───── Reading text

Met Andy later in the evening. Had a nice dinner with his friends at Seoul Garden. My precious was sweet enough to give all 8 of us a treat. Muacks. Sorry bunny, forgot my wallet. Felt really bad. Dinner started only at like 9 plus cause we were waiting for a table that will seat all of us. Ate till almost 11. Haha. Bloated. Went to catch Gospel of John after that with them. They are mostly Christians so I guess the idea was fine with them. I didn't mind it as well. Afterall, it was part of the bible of the big screen. Would help with my understanding. It's a very long show man. Almost 3 hours. Caught the midnight one so basically it ended at about 3 am. I would say it was a pretty nice show but in a sad way. Was touched at a few instances and cried when Jesus was crucified. I cannot imagine how cruel people can be when they are ignorant. And how the high priests themselves committed such a sin against their Lord. I bet they are already burning in hell now. Passion of Christ will be out soon, all of them are like waiting for it LoL. Oh well. Hopefully its not that sad. Could really feel it when he was crucifixed and when they broke the legs of the other 2 fellows. Ouch..

Alrightly.. feeling sleepy now. Learnt quite a bit of things today and glad some things did work out after all. We all grow and learn. Do hope that thngs will get better soon. Had enough of the crappy stuff this week. Am almost drained mentally. Need good stuff happening soon. I need to get some studying done. Did almost zero studying with all the planning and activities this week. Sigh. God bless.

Night everyone. Love you precious! Muacks. I speak the truth! :P

Saturday, March 27, 2004

Was reading Korkorsaurus's blog and was carefully listening to the song that his site was playing. I mean, it has been there but quite some time but I guess, Andy pointed out to me last night and though I like the song, I have never paid close attention to the lyrics. Was searching the webby earlier on and read the lyrics of the song, and this gives a new meaning to it. And I must say that I really like its lyrics. That's the thing about me. I often take things as they are without probing deeper. I often treat the many people I meet according to how my first impressions were of them. If I like them, I treat them nice and all. If we didn't strike it off the first meeting, I often distance myself a little. But of course, time will bring a new perspective. Sometimes, I get utterly disappointed with those I thought were nice while others, I get a pleasant surprise that they do care too, even though we barely know each other. Will put up the song on my site for a bit. Hope everyone would have heard it by the time I bring it down. Hehe. Been pretty fickle with that. Enjoy everyone! Anyway, the name of the song is as below!


Hoobastank - The Reason

I'm not a perfect person
As many things I wish I didn't do
But I continue learning
I never meant to do those things to you
And so I have to say before I go
That I just want you to know

I've found a reason for me
To change who I used to be
A reason to start over new
and the reason is you

I'm sorry that I hurt you
It's something I must live with everyday
And all the pain I put you through
I wish that I could take it all away
And be the one who catches all your tears
Thats why i need you to hear

I've found a resaon for me
To change who I used to be
A reason to start over new
and the reason is You [x4]

I'm not a perfect person
I never meant to do those things to you
And so I have to say before I go
That I just want you to know

I've found a reason for me
To change who I used to be
A reason to start over new
and the reason is you

I've found a reason to show
A side of me you didn't know
A reason for all that I do
And the reason is you

For Andy. Hugs!

──────────

◆ To be done ◆
(A) Please write out the blog post word for word, from "Alrightly.. feeling sleepy" up to and including "Sigh. God bless.".
(B) Extend the blog post with new writing that picks up after its last line.
The records after this come from a different source than the blog post.

───── Information supplied

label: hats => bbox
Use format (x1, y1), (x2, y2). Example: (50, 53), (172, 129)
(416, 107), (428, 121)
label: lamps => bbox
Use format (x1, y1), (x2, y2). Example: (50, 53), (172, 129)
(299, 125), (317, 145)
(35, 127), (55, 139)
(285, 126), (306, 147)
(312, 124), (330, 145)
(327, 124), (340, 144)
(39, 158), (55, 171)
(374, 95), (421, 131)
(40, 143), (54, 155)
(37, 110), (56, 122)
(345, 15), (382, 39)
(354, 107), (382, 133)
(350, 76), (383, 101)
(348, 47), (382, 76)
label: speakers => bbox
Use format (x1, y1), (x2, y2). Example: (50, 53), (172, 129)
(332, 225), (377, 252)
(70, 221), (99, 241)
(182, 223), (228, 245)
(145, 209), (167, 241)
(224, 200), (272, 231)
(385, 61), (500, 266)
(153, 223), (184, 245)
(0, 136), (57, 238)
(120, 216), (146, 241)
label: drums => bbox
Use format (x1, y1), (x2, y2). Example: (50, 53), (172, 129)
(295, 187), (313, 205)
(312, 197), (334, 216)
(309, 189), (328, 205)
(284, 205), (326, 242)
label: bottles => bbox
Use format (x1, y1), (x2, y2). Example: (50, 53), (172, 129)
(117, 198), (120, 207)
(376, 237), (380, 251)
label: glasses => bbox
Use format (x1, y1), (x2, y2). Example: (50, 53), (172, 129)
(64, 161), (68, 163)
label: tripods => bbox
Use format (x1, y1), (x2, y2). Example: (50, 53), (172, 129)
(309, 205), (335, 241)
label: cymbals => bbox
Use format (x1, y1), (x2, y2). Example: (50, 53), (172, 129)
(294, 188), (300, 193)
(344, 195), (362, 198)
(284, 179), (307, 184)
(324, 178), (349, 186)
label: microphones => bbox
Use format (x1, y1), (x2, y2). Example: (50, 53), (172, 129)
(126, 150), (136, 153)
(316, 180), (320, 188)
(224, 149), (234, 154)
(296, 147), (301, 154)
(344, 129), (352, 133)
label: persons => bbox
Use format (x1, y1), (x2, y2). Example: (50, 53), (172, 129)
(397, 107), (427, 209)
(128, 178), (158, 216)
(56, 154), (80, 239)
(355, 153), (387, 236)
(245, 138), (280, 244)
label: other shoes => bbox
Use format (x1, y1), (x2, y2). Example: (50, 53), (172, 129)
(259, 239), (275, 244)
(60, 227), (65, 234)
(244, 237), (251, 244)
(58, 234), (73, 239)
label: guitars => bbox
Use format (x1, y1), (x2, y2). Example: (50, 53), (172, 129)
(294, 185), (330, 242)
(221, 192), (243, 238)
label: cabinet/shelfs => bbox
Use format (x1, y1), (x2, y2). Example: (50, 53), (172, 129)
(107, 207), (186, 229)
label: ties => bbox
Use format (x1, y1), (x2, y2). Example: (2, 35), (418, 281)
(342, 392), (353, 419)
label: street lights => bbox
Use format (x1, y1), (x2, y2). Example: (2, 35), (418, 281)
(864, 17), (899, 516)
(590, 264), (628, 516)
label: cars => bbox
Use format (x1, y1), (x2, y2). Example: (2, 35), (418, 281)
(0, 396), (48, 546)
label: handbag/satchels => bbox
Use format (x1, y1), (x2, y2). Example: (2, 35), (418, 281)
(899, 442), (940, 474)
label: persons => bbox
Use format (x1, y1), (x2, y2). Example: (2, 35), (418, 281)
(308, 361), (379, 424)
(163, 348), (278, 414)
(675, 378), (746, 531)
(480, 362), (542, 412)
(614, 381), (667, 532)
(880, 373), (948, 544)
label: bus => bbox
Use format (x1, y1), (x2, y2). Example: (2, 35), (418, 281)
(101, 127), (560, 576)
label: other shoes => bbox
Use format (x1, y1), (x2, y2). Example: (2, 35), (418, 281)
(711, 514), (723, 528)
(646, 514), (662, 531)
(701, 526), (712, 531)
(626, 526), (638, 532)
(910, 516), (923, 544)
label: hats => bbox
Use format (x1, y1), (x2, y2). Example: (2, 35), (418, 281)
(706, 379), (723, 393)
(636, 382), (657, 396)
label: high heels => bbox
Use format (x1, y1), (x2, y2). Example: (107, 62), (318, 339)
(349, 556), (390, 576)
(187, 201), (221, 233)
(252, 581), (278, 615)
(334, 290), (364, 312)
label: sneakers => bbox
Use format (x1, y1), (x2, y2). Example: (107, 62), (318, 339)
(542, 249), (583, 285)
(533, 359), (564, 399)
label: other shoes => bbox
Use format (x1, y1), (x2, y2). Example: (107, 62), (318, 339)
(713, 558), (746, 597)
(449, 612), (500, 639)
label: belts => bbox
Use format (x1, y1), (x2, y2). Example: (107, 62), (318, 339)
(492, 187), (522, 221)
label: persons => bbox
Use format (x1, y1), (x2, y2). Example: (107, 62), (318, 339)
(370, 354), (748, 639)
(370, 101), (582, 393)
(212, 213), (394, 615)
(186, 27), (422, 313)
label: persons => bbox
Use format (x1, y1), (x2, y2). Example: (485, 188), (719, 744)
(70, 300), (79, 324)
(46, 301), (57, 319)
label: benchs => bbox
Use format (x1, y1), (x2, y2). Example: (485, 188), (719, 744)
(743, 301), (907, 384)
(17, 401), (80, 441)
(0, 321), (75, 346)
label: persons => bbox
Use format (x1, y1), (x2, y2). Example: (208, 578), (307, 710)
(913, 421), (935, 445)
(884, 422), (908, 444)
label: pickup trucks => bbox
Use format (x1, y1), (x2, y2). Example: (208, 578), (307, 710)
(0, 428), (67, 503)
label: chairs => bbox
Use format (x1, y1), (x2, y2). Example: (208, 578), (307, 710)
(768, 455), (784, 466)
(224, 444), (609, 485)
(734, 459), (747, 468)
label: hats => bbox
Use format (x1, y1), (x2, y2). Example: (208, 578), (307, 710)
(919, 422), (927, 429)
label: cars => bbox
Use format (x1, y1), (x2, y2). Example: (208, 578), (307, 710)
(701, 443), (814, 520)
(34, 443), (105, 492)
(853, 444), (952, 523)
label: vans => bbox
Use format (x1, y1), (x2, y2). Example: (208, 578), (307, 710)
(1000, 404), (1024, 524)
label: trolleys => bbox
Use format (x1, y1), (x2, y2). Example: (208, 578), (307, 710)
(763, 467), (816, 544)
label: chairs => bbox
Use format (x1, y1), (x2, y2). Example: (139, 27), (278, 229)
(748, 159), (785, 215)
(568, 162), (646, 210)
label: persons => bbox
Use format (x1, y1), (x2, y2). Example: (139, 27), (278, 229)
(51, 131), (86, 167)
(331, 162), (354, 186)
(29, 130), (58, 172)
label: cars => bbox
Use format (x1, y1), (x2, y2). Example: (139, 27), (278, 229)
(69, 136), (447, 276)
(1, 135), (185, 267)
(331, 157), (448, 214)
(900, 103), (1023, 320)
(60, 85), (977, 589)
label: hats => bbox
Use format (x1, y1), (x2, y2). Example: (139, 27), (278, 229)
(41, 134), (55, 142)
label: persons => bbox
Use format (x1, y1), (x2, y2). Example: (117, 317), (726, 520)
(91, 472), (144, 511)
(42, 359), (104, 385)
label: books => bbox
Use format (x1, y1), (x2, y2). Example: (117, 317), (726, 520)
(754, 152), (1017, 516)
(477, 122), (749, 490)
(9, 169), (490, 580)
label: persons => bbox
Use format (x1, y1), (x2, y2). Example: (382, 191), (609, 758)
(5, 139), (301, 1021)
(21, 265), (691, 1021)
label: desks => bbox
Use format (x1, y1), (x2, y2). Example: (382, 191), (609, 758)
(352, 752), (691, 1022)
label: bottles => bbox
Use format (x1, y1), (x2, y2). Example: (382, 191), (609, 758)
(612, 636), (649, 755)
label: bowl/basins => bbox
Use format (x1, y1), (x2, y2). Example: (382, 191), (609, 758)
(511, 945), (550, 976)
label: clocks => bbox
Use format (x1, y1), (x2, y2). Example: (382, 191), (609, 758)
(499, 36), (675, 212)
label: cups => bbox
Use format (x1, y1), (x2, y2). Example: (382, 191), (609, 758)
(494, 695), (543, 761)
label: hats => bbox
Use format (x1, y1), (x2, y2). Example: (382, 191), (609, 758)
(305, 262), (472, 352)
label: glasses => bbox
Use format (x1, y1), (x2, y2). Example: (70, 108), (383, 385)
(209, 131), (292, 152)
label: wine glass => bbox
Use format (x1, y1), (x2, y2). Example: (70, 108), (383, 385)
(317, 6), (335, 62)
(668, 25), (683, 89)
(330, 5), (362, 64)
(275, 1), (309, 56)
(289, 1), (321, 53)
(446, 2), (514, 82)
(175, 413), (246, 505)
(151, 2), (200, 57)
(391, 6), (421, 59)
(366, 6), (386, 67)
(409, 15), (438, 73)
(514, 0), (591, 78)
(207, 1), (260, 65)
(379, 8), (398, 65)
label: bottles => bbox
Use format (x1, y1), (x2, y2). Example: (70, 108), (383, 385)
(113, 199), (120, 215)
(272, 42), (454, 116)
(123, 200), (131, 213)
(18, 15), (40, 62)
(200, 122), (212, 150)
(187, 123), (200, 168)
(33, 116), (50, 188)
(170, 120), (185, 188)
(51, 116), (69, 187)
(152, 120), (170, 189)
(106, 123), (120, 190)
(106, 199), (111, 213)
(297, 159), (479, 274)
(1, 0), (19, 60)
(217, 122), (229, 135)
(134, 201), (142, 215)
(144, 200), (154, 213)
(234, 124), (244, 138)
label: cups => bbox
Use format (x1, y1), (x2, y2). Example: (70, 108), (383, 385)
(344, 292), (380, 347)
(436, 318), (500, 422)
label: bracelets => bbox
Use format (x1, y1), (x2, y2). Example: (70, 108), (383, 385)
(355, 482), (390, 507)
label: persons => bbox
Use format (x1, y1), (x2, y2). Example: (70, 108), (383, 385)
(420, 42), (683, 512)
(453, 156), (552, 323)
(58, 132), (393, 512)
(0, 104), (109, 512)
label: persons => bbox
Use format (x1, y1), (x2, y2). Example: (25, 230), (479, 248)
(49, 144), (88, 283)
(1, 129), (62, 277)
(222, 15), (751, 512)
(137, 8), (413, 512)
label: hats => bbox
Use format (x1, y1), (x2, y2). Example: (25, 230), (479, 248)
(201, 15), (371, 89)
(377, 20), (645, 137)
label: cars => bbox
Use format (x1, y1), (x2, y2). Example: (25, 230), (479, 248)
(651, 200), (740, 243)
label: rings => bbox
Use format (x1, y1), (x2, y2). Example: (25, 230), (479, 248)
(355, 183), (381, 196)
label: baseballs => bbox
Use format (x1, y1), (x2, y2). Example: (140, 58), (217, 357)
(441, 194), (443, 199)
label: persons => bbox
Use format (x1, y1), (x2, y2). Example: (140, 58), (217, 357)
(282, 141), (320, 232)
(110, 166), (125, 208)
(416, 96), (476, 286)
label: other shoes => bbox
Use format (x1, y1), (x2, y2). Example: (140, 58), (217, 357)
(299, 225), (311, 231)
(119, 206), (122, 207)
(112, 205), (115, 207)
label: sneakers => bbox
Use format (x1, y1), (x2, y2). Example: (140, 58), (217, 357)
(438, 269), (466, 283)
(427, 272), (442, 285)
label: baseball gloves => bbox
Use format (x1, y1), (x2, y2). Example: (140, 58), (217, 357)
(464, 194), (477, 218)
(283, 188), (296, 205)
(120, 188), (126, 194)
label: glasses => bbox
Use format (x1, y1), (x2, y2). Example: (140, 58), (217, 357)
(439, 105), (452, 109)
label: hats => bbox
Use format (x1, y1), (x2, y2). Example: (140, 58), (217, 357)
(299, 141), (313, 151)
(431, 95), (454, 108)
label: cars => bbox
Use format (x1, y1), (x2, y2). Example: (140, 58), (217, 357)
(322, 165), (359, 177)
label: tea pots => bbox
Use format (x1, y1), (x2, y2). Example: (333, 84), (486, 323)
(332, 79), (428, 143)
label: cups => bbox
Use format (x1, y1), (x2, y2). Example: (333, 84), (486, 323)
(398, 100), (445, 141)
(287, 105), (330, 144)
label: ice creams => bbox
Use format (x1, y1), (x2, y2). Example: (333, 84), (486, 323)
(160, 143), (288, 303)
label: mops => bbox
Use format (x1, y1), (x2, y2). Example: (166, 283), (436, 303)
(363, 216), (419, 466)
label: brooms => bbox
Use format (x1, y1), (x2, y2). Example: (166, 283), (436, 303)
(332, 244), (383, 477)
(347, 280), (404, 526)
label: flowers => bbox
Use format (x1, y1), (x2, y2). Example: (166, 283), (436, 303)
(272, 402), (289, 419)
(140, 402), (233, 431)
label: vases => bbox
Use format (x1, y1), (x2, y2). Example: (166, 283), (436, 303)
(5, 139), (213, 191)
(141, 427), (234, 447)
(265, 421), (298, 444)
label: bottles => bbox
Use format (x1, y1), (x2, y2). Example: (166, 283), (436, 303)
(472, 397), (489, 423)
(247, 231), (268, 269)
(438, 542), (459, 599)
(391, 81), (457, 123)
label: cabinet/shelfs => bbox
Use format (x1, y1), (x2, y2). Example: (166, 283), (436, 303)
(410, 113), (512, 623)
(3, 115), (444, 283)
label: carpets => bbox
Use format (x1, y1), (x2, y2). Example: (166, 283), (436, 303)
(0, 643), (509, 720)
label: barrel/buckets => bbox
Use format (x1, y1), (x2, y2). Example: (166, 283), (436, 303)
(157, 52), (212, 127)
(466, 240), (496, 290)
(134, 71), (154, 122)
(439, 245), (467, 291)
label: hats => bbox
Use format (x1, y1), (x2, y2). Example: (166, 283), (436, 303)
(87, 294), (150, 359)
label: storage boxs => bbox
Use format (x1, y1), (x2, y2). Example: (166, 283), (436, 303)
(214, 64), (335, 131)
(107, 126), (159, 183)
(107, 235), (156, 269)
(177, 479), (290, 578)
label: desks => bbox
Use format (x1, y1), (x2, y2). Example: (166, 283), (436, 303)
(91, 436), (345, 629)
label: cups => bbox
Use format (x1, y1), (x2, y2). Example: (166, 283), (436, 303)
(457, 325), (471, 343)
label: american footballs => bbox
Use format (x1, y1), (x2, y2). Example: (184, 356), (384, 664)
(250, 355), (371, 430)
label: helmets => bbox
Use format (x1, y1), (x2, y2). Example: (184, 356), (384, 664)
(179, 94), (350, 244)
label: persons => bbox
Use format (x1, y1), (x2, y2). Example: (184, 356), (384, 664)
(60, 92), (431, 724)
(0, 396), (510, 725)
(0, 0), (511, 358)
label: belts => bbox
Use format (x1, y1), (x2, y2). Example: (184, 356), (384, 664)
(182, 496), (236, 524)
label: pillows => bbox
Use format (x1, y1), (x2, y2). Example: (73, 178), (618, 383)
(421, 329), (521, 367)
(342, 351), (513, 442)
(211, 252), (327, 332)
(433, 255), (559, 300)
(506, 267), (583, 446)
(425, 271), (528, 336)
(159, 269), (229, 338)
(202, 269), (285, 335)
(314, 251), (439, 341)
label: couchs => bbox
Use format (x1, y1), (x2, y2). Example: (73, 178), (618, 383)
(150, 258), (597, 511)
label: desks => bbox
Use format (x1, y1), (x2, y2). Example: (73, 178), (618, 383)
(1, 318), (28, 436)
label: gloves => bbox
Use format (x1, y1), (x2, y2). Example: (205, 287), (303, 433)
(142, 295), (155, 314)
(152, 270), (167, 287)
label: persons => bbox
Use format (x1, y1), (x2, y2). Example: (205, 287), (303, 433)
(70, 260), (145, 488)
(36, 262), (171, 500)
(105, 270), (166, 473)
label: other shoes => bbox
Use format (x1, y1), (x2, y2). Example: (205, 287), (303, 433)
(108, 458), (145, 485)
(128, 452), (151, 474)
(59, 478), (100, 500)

──────────

◆ Answers to the exercises ◆
(A)
Alrightly.. feeling sleepy now. Learnt quite a bit of things today and glad some things did work out after all. We all grow and learn. Do hope that thngs will get better soon. Had enough of the crappy stuff this week. Am almost drained mentally. Need good stuff happening soon. I need to get some studying done. Did almost zero studying with all the planning and activities this week. Sigh. God bless.

(B)
Friday, March 26, 2004

I am home! Had a fantastic evening! Hehehe went to Sentosa with Andy, as part of his birthday celebration. I seriously think Sentosa should just close whe it is under such a heavy facelift. Too much construction to be proclaimed as a tourist attraction. If I were a tourist I wouldn't be impressed. Took a cable car there. Tickets are overpriced in my opinion. Costs $8.90 for the cable tix itself and another $2 for admission which is standard. The route is ridiculously short. The skyway in Malaysia is only like what, 4 ringgit tops? That lasted like 15 minutes. So much nicer too.

Took the monorail.. very hot day! Andy can't take heat well and that poor boy was sweating like nuts. LoL. He's been wearing more white recently I noticed :) Good news for me. He looks uberly handsome in white. So adorable. Muacks. Finally got off at Underwater world after like a 20 or so minutes monorail ride. Tickets to the Underwater World is also overpriced in my opinion. I guess I would have felt better if Sentosa wasn't so *dead*. But everywhere I see, I see construction and that is such an eyesore. No where else to pick but the remaining attractions, which isn't much to speak of in the first place. There isn't a lot of stuff in it actually. Seems to have less as compared to what I have seen a few years ago. Everything seemed to have shrunk in size and quantity. Maybe then, I was a lot younger and therefore impressed by small things. Everything seemed so much better when we were young, doesn't it? I guess as we grow older, we become jaded with life. Everything starts to look dull and uninteresting. Oh well. The onyl saving grace was that Andy was there with me throughout. Was able to get enjoyment out of that otherwise dreary place. They really need to spruce that place up man. 18 bucks is too much to pay for a single admission to a place like tt. Plus that automated pavement isnt working! Goodness. But a lot of fat delicious looking fish though. Hahahaha.

Went to the fountain garden after that to just slack. Had a rather bad case of diahoerra yesterday. Think it was from the cockles I had at Coca yesterday. So was feeling a tad feeble and weak at times. Oh well. That poor boy was having a bad sore throat and a runny nose too. Poor thing. Had to buy Pi Pa Gao and tissue paper before we went to Sentosa. LoL. So cute.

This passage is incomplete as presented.